Sem a Grande Determinação não vamos conseguir atravessar a
noite escura. Se falhar a nossa determinação, vamos acabar “voltando para
trás”, em lugar de completar esta etapa da jornada. Não vamos chegar até o raiar
do novo dia, aquele pedaço de Iluminação que seria resultado de nosso
questionamento, fé e determinação.
Se a nossa determinação for fraca, vamos falhar. Se a nossa
determinação depende de outras pessoas para nos apoiar, vamos falhar. Pois a
noite escura da alma é exatamente isto: é um momento em que nos sentimos
totalmente sós – a nossa dúvida nos consumindo, a autoconfiança cambaleada, a
nossa fé no limite –, só vemos escuridão e é somente a nossa determinação que
nos segura no caminho. Afinal, o momento mais escuro da noite é o momento logo
antes do nascer do Sol. E é a mesma coisa na jornada espiritual.
No meio da noite escura da alma, passamos por uma fase de
ficar só enxergando as perdas, as “mortes”. Talvez percamos contato com a nossa
fé. Talvez nos entreguemos ao medo. Talvez não resistamos às pressões e
voltemos correndo, tentando voltar à nossa “zona de conforto” anterior, voltar
à “harmonia conhecida”, voltar às amizades e relacionamentos antigos que não
queremos arriscar perder, buscando apoio externo na falta de nosso próprio
apoio interno. Quantas e quantas pessoas fraquejam neste ponto, justo quando
estão quase lá, quase vencendo esta fase da jornada. Que tristeza! É como se
vendessem a alma, caíssem em “tentação”.

» Pedido da tarefa:
Dê sequência ao trecho sobre a noite escura da alma, começando logo depois da última frase dele. As linhas logo abaixo não têm nenhum papel nisto.

» Linhas guardadas:
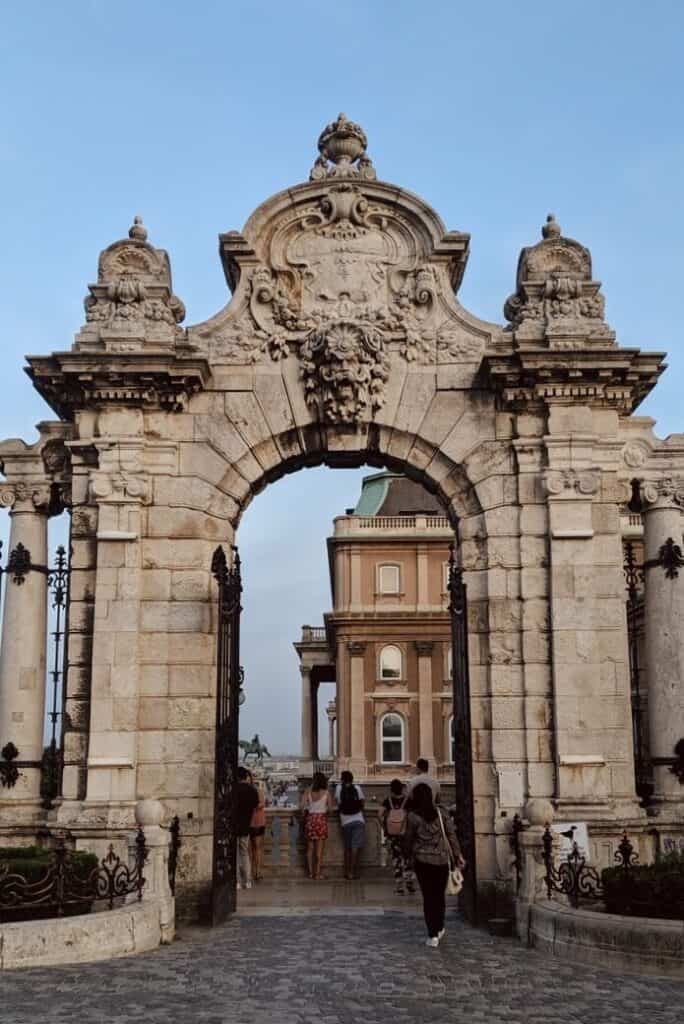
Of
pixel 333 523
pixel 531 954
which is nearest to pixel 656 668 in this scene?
pixel 531 954

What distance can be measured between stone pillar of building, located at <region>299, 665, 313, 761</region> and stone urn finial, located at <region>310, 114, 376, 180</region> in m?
31.6

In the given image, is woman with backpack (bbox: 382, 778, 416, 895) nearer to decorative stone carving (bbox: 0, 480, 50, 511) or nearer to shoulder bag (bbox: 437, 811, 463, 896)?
shoulder bag (bbox: 437, 811, 463, 896)

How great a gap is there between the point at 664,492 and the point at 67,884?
25.2ft

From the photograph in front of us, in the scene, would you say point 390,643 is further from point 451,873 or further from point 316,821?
point 451,873

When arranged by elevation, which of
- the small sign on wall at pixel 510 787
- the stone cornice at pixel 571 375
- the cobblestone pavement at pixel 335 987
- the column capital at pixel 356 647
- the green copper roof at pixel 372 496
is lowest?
the cobblestone pavement at pixel 335 987

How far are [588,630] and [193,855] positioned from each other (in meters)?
4.82

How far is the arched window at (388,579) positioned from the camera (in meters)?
40.1

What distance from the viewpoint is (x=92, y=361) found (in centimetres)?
1279

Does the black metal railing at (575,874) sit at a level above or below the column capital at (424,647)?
below

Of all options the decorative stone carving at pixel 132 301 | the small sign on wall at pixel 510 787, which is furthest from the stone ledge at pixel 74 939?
the decorative stone carving at pixel 132 301

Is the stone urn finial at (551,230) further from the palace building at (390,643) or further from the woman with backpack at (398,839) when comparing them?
the palace building at (390,643)

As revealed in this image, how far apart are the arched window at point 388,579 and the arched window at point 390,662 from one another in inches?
74.6

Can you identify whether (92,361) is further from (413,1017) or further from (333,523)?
(333,523)

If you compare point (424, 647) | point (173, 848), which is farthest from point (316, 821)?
point (424, 647)
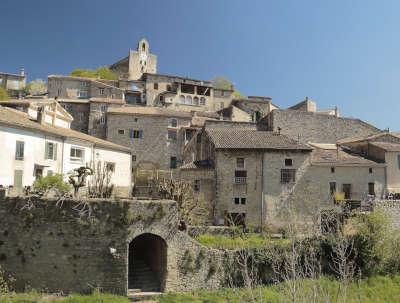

» Resultado da tarefa:
É por isto que todas as tradições espirituais falam da
dificuldade da jornada. Todas as tradições espirituais têm a sua forma de
descrever o processo de passar pela “noite escura da alma”. . A tradição budista nos
fala da determinação de Buda quando ele sentou em baixo da figueira, decidido a
não se levantar dali até que encontrasse a resposta, a Iluminação. Fala, em
linguagem simbólica, dos ninhos que pássaros construíram em seu cabelo, das
teias que as aranhas teceram, das plantinhas que cresceram entre os dedos dos
seus pés, tudo para nos ajudar a imaginar uma determinação tão firme,
inquebrantável, que permitisse que ficasse lá, sentado em meditação o tempo
suficiente e com a “imobilidade” – firmeza de propósito – suficiente para
atingir a Iluminação.
Lembro-me de momentos de dúvida (dúvidas que pareciam
bastante grandes para mim, na época), em que toda a minha fé foi posta à prova
e em que parecia que a minha determinação não ia aguentar, e lembro-me dos
raiares do sol que vieram ao final daquelas noites escuras da alma. Não posso
dizer que eu tenha atingindo qualquer GRANDE Iluminação, mas com certeza, sinto
que posso dizer que cheguei a algumas pequenas iluminações, de acordo com a
minha capacidade de ter uma dúvida, de cultivar a fé e de achar dentro de mim
mesma a determinação de prosseguir até a hora do Sol nascer.
Como será que isto vai acontecer? Como será o momento da
virada, de uma pequena iluminação? Vai ser o seu momento, único, totalmente
diferente dos meus momentos – e nem para mim um momento será igual ao outro. Só
posso compartilhar que, para mim, a virada vinha muitas vezes quando eu
finalmente parava de lutar contra os acontecimentos e me entregava totalmente.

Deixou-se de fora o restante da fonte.